It takes a village to battle a pandemic. Every day, healthcare workers use Personal Protective Equipment (PPE) to protect themselves, patients and others while providing care. Properly using PPE helps prevent the spread of infection.
Because of the COVID-19 pandemic, there is an increased demand for PPE. This demand has diminished the supply, and the PPE shortages are creating tremendous challenges for hospitals and healthcare systems around the world. For Augusta Health, facing this challenge has been eased by the community that surrounds it.
The Augusta Health Foundation is coordinating the donations of supplies, food and financial support from the community.
"Augusta Health is incredibly grateful for the overwhelming response of our community to help our healthcare workers and our patients with donations of all kinds, but particularly those donations of Personal Protective Equipment. Our community's manufacturers, retailers and schools have been very generous in providing us with these needed supplies," says Tami Radecke, Executive Director of Augusta Health Foundation. "It's truly a reflection of a remarkable community."
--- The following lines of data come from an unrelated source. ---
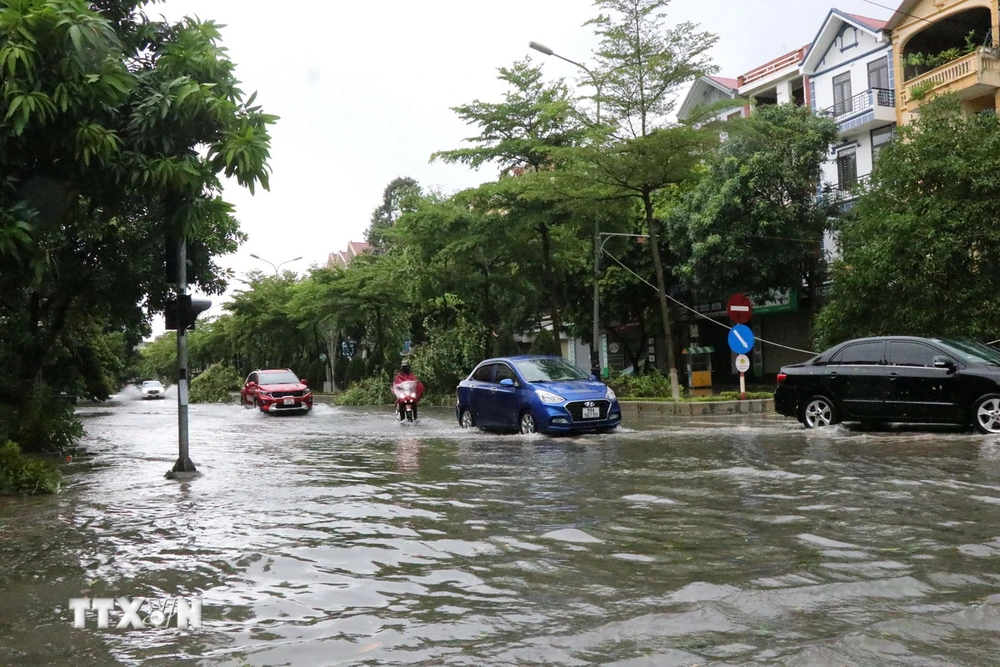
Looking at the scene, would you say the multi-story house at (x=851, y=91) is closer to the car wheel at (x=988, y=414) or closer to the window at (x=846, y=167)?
the window at (x=846, y=167)

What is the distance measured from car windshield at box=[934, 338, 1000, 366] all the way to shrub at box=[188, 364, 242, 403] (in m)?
44.5

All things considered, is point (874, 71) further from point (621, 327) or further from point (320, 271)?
point (320, 271)

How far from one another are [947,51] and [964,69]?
1305 mm

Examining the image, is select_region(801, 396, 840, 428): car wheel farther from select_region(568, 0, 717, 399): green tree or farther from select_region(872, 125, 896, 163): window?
select_region(872, 125, 896, 163): window

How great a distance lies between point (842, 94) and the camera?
33906mm

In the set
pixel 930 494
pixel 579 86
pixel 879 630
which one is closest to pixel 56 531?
pixel 879 630

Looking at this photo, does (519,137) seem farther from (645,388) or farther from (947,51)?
(947,51)

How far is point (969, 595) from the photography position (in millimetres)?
4828

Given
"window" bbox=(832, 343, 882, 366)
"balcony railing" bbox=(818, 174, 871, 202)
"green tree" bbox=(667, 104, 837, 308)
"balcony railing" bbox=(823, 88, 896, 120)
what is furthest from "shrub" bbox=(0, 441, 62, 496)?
"balcony railing" bbox=(823, 88, 896, 120)

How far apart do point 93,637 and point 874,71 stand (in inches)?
1320

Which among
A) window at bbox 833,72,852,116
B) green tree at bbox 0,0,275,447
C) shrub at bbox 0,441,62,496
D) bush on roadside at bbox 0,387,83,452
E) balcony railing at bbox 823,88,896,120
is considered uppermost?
window at bbox 833,72,852,116

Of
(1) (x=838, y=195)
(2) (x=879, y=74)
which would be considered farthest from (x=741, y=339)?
(2) (x=879, y=74)

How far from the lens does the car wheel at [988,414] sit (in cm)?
1261

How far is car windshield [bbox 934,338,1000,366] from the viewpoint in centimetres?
1300
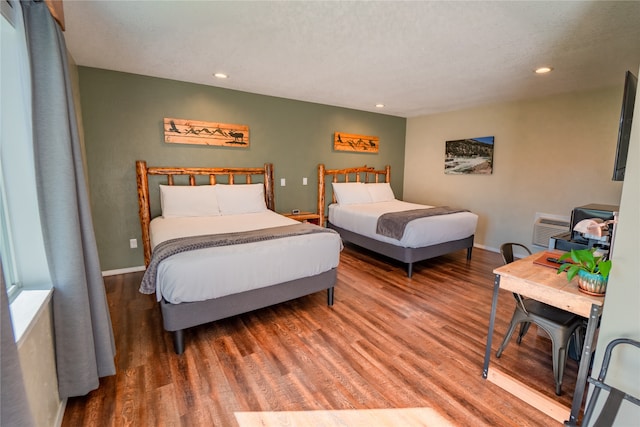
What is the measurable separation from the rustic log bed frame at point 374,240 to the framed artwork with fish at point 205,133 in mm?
1366

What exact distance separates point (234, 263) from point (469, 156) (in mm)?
4251

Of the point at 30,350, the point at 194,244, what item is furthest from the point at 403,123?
the point at 30,350

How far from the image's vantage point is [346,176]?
16.9ft

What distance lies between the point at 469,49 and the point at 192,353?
3.27 m

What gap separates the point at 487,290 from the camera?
3.15 m

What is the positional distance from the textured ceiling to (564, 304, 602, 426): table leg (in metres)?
1.83

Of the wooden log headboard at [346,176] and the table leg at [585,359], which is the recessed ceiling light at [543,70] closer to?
the table leg at [585,359]

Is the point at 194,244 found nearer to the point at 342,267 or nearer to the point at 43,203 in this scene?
the point at 43,203

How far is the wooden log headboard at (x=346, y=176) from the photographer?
482cm

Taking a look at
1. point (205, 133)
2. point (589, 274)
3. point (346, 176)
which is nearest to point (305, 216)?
point (346, 176)

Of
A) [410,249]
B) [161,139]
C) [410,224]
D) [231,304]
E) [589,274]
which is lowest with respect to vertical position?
[231,304]

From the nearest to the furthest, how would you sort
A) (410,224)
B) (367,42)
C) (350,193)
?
(367,42) < (410,224) < (350,193)

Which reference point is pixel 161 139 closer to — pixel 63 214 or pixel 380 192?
pixel 63 214

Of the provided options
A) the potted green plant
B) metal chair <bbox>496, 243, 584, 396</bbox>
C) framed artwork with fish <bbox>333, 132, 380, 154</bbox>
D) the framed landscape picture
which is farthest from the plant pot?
framed artwork with fish <bbox>333, 132, 380, 154</bbox>
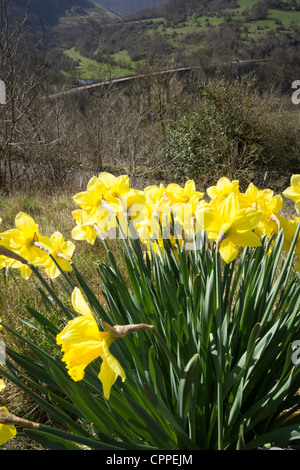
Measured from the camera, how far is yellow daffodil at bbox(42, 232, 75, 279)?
1186mm

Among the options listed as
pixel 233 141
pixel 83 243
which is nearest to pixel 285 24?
pixel 233 141

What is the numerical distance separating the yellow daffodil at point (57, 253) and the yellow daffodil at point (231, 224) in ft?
1.78

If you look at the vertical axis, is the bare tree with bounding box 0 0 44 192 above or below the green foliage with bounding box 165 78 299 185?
above

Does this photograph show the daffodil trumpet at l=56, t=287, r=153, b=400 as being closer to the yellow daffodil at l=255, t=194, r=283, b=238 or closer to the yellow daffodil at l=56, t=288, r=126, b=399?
the yellow daffodil at l=56, t=288, r=126, b=399

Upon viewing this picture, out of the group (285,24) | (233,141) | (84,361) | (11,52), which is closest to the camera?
(84,361)

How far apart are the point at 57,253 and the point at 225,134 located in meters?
10.7

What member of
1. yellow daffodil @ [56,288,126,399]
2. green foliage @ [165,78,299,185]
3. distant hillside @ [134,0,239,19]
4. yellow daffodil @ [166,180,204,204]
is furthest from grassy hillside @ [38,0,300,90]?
yellow daffodil @ [56,288,126,399]

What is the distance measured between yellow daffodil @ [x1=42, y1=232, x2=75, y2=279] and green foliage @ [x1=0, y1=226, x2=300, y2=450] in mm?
121

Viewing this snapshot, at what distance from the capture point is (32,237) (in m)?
1.14

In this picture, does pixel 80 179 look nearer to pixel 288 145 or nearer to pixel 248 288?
pixel 248 288

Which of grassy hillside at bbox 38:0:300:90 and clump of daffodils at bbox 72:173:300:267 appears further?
grassy hillside at bbox 38:0:300:90

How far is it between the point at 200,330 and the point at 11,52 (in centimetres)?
687

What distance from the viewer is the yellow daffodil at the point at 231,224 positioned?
0.91m

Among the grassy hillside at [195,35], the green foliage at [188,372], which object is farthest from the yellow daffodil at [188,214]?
the grassy hillside at [195,35]
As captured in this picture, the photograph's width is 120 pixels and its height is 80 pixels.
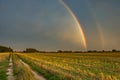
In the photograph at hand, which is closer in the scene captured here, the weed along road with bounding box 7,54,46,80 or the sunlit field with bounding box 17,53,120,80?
the sunlit field with bounding box 17,53,120,80

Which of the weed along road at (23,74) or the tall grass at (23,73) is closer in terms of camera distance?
the tall grass at (23,73)

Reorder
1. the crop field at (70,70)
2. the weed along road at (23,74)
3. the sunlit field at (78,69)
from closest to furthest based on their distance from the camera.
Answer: the sunlit field at (78,69) < the crop field at (70,70) < the weed along road at (23,74)

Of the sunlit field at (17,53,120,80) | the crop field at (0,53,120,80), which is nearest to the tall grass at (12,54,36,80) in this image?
the crop field at (0,53,120,80)

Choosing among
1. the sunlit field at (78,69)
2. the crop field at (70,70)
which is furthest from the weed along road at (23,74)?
the sunlit field at (78,69)

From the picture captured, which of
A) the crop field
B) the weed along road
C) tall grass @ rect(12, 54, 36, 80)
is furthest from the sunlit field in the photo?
tall grass @ rect(12, 54, 36, 80)

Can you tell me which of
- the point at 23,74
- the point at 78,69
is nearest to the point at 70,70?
the point at 78,69

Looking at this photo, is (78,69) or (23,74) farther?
(78,69)

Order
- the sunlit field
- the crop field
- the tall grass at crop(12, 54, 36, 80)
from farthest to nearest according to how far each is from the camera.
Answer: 1. the tall grass at crop(12, 54, 36, 80)
2. the crop field
3. the sunlit field

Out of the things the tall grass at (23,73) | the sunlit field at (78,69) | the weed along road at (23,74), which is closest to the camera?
the sunlit field at (78,69)

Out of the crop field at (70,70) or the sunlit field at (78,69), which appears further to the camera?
the crop field at (70,70)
And along with support from local businesses and school, some more unusual and creative partnerships and collaborations to produce PPE for Augusta Health have developed: two distilleries, a library, and a legion of home sewers. A 3D focus on the library:
When you can’t buy a face shield, it turns out your local library can print them for you.
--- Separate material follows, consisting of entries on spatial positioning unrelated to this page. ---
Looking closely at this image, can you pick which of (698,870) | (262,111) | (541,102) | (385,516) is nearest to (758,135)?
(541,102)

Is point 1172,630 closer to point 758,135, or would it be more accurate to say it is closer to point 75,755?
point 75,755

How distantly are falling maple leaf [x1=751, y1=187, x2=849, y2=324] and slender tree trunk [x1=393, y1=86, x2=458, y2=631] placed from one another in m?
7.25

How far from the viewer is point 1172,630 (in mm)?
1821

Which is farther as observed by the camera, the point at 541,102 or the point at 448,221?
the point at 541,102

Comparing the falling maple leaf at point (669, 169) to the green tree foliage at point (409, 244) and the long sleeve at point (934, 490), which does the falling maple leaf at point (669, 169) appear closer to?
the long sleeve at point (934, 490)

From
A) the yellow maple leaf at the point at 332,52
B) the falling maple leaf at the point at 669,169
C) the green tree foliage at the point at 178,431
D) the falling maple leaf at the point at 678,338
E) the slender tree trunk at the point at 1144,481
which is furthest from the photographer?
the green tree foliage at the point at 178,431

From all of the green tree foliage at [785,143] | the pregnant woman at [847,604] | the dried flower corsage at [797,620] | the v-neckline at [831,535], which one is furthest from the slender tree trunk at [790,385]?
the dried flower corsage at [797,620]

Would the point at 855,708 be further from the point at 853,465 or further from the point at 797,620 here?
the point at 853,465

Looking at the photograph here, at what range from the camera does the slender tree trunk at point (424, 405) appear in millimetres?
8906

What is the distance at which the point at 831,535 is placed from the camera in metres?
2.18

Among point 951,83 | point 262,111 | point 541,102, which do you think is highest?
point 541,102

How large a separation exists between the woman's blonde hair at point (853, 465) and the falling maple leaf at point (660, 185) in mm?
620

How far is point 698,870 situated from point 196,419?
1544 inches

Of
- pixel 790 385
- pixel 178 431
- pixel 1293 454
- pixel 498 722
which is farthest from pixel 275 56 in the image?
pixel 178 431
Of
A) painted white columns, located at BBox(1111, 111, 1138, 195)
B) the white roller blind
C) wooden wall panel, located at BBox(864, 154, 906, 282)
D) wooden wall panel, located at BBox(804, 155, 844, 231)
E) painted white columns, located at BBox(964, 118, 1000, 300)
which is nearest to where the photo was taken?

The main branch of the Augusta County Library is just down the road from Augusta Health. The Library has a 3D printer that is used by its patrons to print a variety of objects from boat parts to miniature Eiffel Towers. Currently, systems technician Matt Frenger is using it—almost around the clock—to print face shields for the staff at Augusta Health.
"I saw a post by Josef Prusa, who developed our brand of 3D printer about making face shields," says Frenger. "Then I found a higher quality version with a modified piece over the forehead that allows for better airflow. So we printed a couple of samples, and (colleague) Ali McCue connected with Augusta Health. We're now in the process of making 400 face shields for the hospital."
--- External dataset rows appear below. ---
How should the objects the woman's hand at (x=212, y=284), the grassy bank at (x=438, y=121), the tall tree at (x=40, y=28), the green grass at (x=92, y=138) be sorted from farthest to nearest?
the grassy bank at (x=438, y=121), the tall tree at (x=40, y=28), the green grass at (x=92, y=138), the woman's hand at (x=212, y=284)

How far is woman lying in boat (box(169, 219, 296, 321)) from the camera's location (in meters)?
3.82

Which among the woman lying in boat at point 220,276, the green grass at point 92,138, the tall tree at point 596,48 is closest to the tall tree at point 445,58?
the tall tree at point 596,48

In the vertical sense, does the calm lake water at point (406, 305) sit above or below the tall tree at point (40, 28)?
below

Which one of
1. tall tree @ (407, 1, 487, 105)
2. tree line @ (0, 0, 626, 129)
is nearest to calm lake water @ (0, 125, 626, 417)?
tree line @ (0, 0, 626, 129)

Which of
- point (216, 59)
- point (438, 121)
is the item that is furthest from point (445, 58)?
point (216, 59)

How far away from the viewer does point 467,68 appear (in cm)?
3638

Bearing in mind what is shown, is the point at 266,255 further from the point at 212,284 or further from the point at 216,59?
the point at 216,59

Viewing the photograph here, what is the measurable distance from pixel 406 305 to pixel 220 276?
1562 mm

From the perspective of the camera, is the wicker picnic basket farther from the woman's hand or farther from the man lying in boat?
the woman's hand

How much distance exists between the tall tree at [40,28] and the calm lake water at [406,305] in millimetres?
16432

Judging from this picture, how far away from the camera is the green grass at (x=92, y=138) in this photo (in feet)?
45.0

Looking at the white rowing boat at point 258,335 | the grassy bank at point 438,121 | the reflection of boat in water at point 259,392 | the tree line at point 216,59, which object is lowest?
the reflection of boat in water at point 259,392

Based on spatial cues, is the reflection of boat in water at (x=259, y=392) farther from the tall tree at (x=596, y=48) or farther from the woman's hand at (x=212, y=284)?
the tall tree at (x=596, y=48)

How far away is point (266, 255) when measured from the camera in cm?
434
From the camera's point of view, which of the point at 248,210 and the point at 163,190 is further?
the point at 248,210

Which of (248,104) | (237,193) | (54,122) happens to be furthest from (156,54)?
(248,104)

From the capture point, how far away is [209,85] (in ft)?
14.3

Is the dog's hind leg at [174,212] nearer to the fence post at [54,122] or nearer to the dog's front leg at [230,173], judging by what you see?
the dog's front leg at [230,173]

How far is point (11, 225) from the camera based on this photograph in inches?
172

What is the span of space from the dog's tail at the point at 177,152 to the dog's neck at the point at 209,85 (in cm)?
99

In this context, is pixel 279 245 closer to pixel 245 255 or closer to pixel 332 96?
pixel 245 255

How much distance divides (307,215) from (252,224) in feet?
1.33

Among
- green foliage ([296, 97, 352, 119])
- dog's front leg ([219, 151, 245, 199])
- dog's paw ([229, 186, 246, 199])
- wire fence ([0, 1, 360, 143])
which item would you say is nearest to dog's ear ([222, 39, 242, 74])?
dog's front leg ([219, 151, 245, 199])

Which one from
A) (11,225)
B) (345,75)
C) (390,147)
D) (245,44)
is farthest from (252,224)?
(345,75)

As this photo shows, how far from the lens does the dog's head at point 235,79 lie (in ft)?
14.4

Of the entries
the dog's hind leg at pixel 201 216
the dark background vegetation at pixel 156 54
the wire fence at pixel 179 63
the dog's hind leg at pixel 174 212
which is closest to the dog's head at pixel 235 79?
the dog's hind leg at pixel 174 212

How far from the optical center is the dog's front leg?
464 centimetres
It's quite a process. The 3D printer can print two face shields at the same time, but it's a two hour process. Frenger is running the printer about 16 hours a day and expects he'll need about 300 hours of total print time. The Library is considering bringing in a second 3D printer to be able to complete the task sooner.
"We were aware of the PPE shortage, and this just seemed like a good way to contribute to the community," says Frenger. "We're trying to do as much as we can, and this is a creative way to handle the shortages."
So in an unprecedented time and facing an unpredictable disease and while keeping an appropriate social distance, an entire village—a community of support—has risen to help each other through it.
We stand together, even when we are apart.